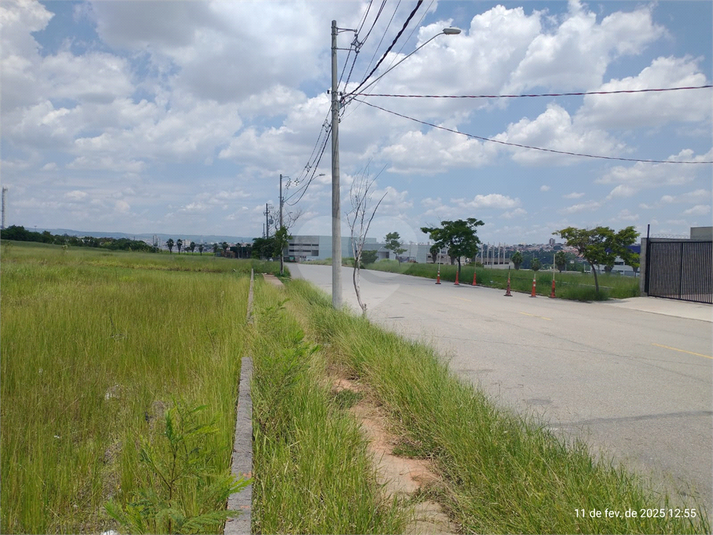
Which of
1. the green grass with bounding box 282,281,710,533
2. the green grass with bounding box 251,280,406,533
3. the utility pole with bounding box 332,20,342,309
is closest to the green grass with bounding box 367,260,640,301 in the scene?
the utility pole with bounding box 332,20,342,309

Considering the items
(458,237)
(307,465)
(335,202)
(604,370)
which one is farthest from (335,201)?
(458,237)

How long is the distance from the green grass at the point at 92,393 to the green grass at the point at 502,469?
167 centimetres

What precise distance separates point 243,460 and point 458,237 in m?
33.2

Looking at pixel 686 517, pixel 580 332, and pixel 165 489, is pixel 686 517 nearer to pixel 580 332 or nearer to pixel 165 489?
pixel 165 489

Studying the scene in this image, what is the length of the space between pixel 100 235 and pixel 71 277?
51200 millimetres

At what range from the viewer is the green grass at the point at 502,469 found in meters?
3.22

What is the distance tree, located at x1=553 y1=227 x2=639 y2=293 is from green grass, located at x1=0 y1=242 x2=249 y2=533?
1609 cm

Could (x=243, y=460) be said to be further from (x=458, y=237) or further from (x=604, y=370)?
(x=458, y=237)

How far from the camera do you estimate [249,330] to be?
349 inches

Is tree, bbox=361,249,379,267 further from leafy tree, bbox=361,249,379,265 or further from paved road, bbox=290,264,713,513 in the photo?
paved road, bbox=290,264,713,513

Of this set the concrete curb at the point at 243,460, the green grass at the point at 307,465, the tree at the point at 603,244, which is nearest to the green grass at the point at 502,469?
the green grass at the point at 307,465

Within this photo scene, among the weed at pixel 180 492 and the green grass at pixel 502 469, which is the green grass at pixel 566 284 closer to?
the green grass at pixel 502 469

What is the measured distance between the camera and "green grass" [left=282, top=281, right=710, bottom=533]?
3217mm

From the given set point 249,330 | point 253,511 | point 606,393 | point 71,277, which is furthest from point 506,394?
point 71,277
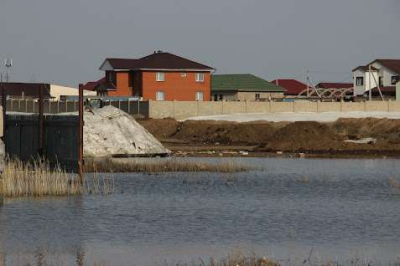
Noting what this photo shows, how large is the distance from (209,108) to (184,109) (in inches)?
114

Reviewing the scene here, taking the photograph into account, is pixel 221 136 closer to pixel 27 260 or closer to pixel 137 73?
pixel 137 73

**Given instruction:**
Rewrite the data from the line holding "Within this photo" through the end of the data, inclusive, as a two-column CSV headed input and output, with each text under input and its answer beside it under output, every field quoted and line breaks turned into spaces. Leave the pictures out.

**Answer for this exercise:**
input,output
"Within this photo scene, among the weed at pixel 180 492 and the green grass at pixel 502 469, which is the green grass at pixel 566 284 closer to?","the green grass at pixel 502 469"
"What is the measured distance between the camera and ""green grass"" [left=282, top=281, right=710, bottom=533]?","3217mm"
"From the given set point 249,330 | point 253,511 | point 606,393 | point 71,277, which is furthest from point 506,394?","point 71,277"
"Noting what this photo shows, how large is the distance from (209,108) to (184,109) (in inches)?","114"
"Reviewing the scene here, taking the photograph into account, is pixel 221 136 closer to pixel 27 260 or closer to pixel 137 73?","pixel 137 73"